Auch in diesem Jahr wurden die eingehenden Bewerbungen für die Ergonomiepreise des ECN durch eine unabhängige Jury bewertet. Die Produkte bzw. Innovationen der Preisträger zeichnen sich durch herausragende Entwicklungen mit hoher ergonomischer Qualität aus. Handgeführte Produkte / Werkzeuge“ wurde für das Hebegerät "VacuMaster Wood" der Fa. J. Schmalz GmbH an Michael Schlaich vergeben. Die Fa. Hellstern medical GmbH überzeugte die Jury durch ihr Chirurgie-Exoskelett "Noac" in der Kategorie „Innovative Ergonomie“.
Im Namen des ECN verliehen Frank Gillmeister (1. Vorsitzender des ECN) und Karsten Kluth (2. Vorsitzender des ECN) die begehrten Ergonomiepreise im Zeppelin Museum Friedrichshafen.
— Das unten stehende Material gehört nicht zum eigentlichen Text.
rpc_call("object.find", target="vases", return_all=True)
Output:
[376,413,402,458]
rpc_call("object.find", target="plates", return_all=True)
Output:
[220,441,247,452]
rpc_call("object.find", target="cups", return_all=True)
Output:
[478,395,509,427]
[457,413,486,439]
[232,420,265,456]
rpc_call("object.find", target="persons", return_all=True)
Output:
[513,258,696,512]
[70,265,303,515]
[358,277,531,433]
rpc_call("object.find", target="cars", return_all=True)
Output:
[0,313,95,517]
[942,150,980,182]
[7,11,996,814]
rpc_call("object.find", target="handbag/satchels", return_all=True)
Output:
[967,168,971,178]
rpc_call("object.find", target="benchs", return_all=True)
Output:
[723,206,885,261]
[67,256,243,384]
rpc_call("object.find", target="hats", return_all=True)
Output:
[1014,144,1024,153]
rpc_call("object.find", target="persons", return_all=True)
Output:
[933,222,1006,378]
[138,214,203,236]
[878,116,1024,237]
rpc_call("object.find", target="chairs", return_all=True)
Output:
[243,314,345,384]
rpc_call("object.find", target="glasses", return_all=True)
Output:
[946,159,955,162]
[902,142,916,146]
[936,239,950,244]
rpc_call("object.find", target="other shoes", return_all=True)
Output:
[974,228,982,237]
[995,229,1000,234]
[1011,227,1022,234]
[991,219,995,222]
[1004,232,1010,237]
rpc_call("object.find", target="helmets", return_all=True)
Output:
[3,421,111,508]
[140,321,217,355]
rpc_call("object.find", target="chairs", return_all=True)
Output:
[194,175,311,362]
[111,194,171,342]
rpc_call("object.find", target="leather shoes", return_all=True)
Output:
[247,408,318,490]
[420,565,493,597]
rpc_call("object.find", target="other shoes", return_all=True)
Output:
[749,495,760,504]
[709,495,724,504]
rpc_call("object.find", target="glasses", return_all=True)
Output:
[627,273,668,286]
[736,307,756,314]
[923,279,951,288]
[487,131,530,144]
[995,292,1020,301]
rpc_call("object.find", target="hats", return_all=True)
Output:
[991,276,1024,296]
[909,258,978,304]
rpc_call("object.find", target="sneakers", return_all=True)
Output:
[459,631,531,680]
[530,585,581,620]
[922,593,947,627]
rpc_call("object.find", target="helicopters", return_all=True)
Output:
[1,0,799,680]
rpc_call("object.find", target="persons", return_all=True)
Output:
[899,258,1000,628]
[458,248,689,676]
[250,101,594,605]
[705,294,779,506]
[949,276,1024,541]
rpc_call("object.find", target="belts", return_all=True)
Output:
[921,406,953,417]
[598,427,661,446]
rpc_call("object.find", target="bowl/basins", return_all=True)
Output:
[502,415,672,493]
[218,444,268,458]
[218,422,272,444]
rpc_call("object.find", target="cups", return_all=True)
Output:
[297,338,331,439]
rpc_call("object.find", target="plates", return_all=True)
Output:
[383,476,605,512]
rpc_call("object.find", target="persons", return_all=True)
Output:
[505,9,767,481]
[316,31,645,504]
Der ECN-Preis „Handgeführte Produkte / Werkzeuge“ wurde für das Hebegerät "VacuMaster Wood" der Fa. J. Schmalz GmbH an Michael Schlaich vergeben. Das Hebegerät weist ein ausgereiftes und gelenkschonendes Griffkonzept auf. Ergänzend zur Kran-Technologie wird eine starke Belastungsreduktion des Menschen realisiert.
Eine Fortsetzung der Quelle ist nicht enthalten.